Iran: la debolezza del regime dell’ayatollah

Tra crisi economica e accordi sul nucleare 

“Cercheremo di eliminare le sanzioni tiranniche imposte dall’America”. Sono queste le parole usate oggi dal presidente iraniano Ebrahim Raisi, il pupillo dell’ayatollah, eletto a giugno. Dopo aver ottenuto l’endorsement della guida suprema del Paese, Raisi ha promesso di migliorare le condizioni di vita del popolo iraniano, la cui metà vive sotto la soglia di povertà. Un effetto delle dure sanzioni imposte dall’Amministrazione Trump, dopo il ritiro degli Usa dall’accordo sul nucleare con la nazione centro-asiatica, che hanno affossato il riyal e l’economia iraniana. A questa situazione disastrosa, si deve aggiungere l’esacerbarsi dell’epidemia di Covid-19, con un totale di 3,9 milioni di contagiati e oltre 91mila morti. Lo stesso Raisi si trova, dal 2019, nelle mire degli Stati Uniti per il massacro di migliaia di prigionieri politici, avvenuto nel 1988, mentre ricopriva il ruolo di giudice nella Commissione della morte. Fatti da cui, peraltro, non si è mai ufficialmente distanziato.

Il rimpiazzo di Hassan Rouhani è stato esplicitamente incaricato da Ali Khamenei di “dare potere alle persone con basso reddito”, potenziando l’economia. Dopotutto, Raisi è, stando alle parole dell’ayatollah, “saggio, instancabile, esperto e popolare”. Le ultime elezioni ci consegnano un’immagine abbastanza desolante della supposta popolarità del presidente, visto che il regime è stato costretto ad ammettere, per la prima volta, una partecipazione inferiore al 50 per cento (48,8 per cento). I partiti d’opposizione arrivano, addirittura, a dichiarare che meno del 10 per cento degli aventi diritto è andato a votare. Questi dati riportano la sfiducia e la rabbia che la popolazione nutre per la teocrazia che regge la Repubblica islamica, un sistema corrotto che ruota attorno all’ayatollah e ai suoi fedelissimi.

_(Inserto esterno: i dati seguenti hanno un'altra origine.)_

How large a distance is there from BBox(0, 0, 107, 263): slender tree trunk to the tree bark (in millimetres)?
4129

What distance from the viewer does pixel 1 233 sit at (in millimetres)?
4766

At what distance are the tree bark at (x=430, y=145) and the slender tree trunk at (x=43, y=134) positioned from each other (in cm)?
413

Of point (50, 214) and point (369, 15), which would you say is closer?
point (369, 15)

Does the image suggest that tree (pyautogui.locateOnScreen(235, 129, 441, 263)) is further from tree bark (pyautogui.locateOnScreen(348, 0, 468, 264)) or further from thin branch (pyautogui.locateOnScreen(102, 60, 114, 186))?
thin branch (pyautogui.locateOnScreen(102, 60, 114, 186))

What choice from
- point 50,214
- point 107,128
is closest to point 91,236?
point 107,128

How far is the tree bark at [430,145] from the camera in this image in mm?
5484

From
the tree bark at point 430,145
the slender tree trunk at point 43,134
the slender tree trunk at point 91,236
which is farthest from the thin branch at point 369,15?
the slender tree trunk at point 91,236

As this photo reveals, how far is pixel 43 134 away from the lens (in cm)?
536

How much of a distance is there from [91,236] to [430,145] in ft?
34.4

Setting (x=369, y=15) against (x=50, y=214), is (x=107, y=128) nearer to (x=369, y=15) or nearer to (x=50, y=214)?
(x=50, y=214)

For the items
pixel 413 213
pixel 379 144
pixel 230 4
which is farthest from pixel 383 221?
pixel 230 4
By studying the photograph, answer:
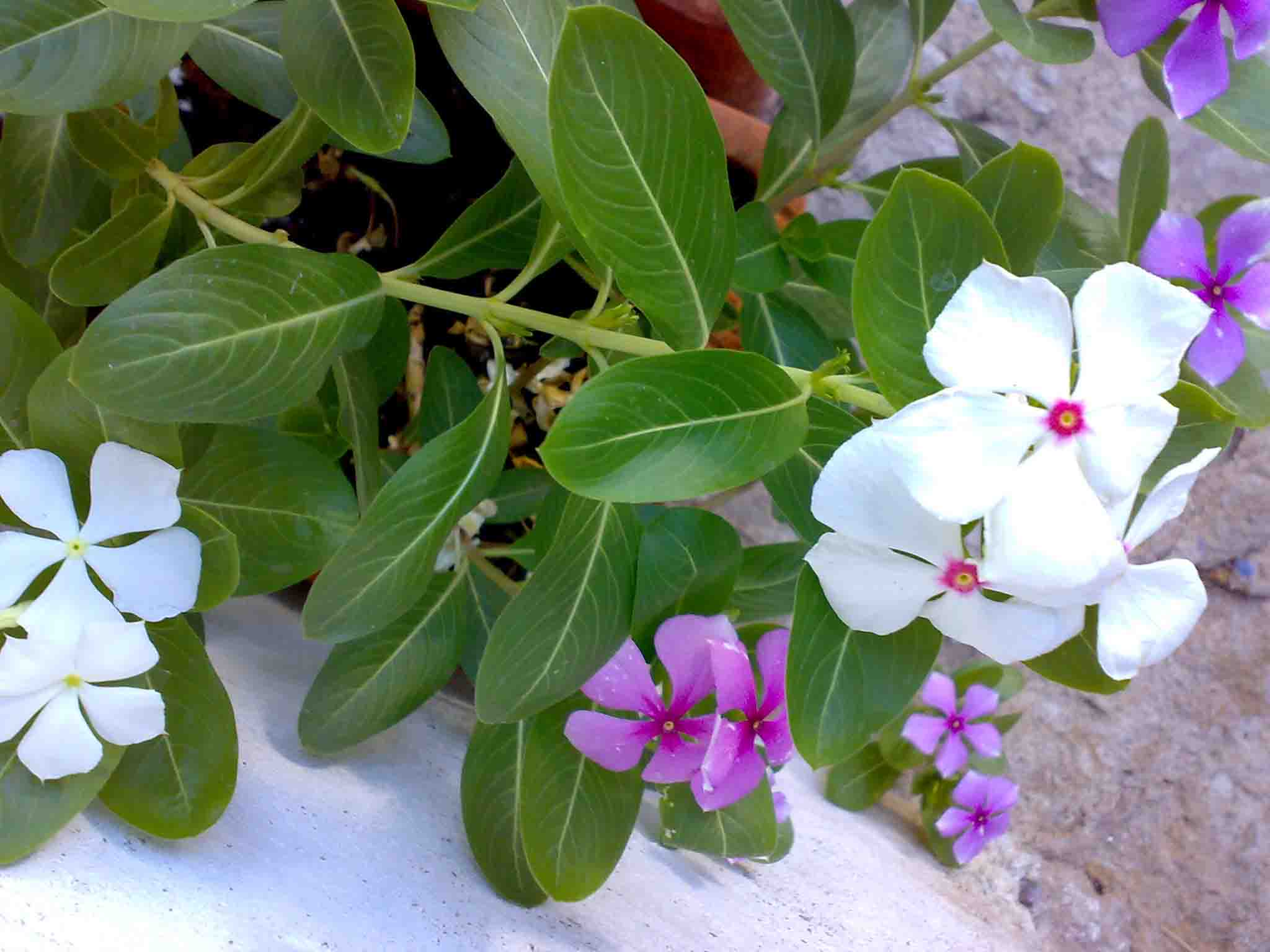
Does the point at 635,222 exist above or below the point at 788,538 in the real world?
above

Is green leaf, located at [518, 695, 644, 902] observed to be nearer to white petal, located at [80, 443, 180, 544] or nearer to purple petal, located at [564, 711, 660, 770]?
purple petal, located at [564, 711, 660, 770]

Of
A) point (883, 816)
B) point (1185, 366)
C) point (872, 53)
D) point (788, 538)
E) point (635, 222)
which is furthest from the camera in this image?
point (788, 538)

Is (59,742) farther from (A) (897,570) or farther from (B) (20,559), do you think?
(A) (897,570)

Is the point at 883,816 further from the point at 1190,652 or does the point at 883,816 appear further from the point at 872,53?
the point at 872,53

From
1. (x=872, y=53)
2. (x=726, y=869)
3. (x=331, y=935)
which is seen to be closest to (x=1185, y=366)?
(x=872, y=53)

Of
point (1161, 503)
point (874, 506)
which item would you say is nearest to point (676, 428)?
point (874, 506)

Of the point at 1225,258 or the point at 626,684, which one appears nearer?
the point at 626,684

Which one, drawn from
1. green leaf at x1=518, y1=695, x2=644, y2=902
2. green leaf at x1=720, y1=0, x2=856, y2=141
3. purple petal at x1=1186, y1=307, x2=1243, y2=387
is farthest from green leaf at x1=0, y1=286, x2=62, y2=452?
purple petal at x1=1186, y1=307, x2=1243, y2=387
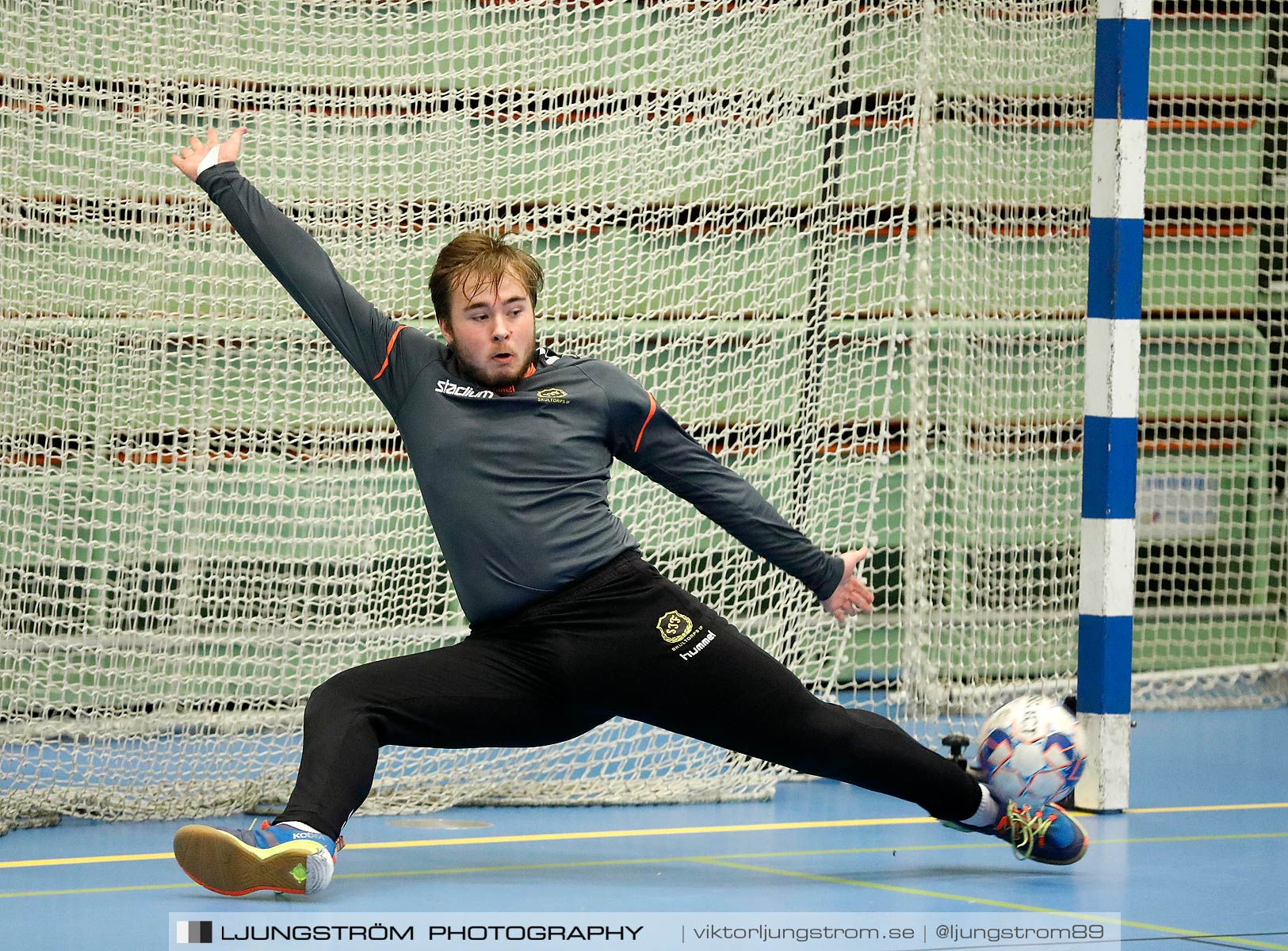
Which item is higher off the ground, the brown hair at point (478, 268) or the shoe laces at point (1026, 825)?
the brown hair at point (478, 268)

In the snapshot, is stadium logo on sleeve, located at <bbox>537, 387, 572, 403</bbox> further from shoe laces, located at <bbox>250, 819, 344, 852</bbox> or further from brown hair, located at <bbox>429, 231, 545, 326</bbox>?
shoe laces, located at <bbox>250, 819, 344, 852</bbox>

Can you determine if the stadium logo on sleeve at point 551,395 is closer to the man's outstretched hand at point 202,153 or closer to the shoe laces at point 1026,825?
the man's outstretched hand at point 202,153

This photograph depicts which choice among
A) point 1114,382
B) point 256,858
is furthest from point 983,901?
point 1114,382

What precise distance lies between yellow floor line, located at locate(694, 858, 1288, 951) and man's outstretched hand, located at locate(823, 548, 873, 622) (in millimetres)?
632

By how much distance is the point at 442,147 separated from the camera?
5.26 m

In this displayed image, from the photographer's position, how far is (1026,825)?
4.18 m

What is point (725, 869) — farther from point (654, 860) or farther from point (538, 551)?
point (538, 551)

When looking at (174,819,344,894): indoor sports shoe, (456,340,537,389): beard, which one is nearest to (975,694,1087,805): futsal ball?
(456,340,537,389): beard

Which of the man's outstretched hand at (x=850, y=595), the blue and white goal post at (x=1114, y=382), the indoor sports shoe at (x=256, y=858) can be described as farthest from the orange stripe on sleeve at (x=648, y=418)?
the blue and white goal post at (x=1114, y=382)

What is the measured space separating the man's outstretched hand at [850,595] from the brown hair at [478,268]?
950 millimetres

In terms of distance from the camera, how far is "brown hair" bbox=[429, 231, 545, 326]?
12.8 feet

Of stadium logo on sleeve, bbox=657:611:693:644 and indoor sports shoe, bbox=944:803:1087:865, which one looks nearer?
stadium logo on sleeve, bbox=657:611:693:644

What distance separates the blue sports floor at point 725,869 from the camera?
3723 mm

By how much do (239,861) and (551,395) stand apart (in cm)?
123
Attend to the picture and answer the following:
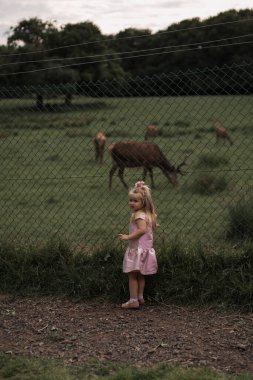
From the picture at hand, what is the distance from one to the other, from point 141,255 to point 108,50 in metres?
44.1

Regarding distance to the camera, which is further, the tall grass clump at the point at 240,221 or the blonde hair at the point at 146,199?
the tall grass clump at the point at 240,221

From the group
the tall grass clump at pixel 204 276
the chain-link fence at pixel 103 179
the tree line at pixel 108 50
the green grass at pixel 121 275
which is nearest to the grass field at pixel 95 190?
the chain-link fence at pixel 103 179

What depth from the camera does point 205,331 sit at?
489cm

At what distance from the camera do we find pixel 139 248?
553 centimetres

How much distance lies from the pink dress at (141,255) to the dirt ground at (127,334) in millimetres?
347

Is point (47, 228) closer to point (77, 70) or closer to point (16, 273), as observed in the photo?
point (16, 273)

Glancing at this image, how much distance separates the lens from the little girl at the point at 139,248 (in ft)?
17.9

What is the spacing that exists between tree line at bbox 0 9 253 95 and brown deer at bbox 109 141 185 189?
18.8 meters

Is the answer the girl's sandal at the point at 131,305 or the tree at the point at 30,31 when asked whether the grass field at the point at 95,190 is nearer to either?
the girl's sandal at the point at 131,305

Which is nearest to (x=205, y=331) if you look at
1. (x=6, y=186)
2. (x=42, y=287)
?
(x=42, y=287)

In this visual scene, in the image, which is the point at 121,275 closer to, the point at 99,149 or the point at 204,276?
the point at 204,276

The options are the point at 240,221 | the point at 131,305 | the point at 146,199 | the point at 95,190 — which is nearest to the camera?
the point at 131,305

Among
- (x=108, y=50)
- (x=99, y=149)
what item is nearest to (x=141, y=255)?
(x=99, y=149)

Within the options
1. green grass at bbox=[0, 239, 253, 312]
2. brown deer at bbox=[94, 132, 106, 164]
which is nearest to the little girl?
green grass at bbox=[0, 239, 253, 312]
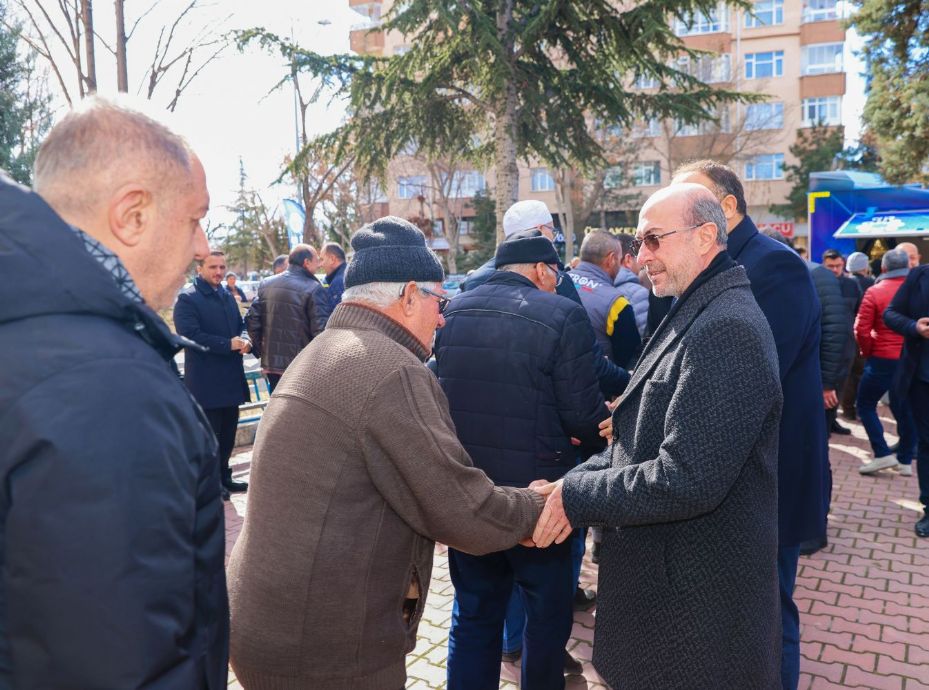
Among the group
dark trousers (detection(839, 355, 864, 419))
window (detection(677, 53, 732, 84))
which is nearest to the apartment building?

I segni di debolezza, anche a livello internazionale, cominciano però a mostrarsi.

A Rouhani era stato impedito di tentare di recuperare l’accordo sul nucleare, siglato nel 2015. Il ritiro degli Usa ha affossato la popolarità del leader più “moderato”, portando l’ayatollah a preferire qualcuno più in linea con la teocrazia. Ad aprile 2021 è iniziata una serie di incontri tra Iran e rappresentanti del mondo occidentale, per aggiornare e siglare un nuovo nuclear deal. La serie di sei meeting (l’ultimo datato 20 giugno), tenutasi a Vienna, è stata ovviamente bloccata dal cambio di governo in Iran, e un settimo incontro dovrebbe aver luogo attorno a metà agosto, ma Washington e Teheran non hanno ancora stabilito una data precisa. I rappresentanti della Repubblica islamica hanno, come sempre, sostenuto che il loro Paese non ha mai tentato di creare armi nucleari e che mai lo farà. Affermazioni che sostengono le dichiarazioni di ambo le parti, secondo cui rimangono ancora dei gap considerevoli nelle contrattazioni su un nuovo accordo.

Raisi dovrebbe adottare, nei prossimi vertici, un approccio “hard line”, sospetto in parte confermato dalla sua ferma volontà di “non legare l’economia alla volontà degli stranieri”. È anche vero che l’Iran ha già fatto passi avanti, sulla strada della riconciliazione con l’Occidente: limitare il programma nucleare, e rendere più difficile ottenere materiale fissile, in cambio di un sollievo dalle sanzioni. Evidentemente, la linea del saggio Raisi non sarà così dura. Che l’ayatollah tema una ribellione del suo popolo? Probabile, vista la povertà diffusa e la disaffezione nei confronti del regime. Gli Usa, forse, riusciranno a spuntarla e limitare nuovamente le capacità nucleari dell’Iran. Attendiamo il prossimo incontro a Vienna, per vedere come l’instancabile presidente deciderà di interpretare la volontà di Khamenei.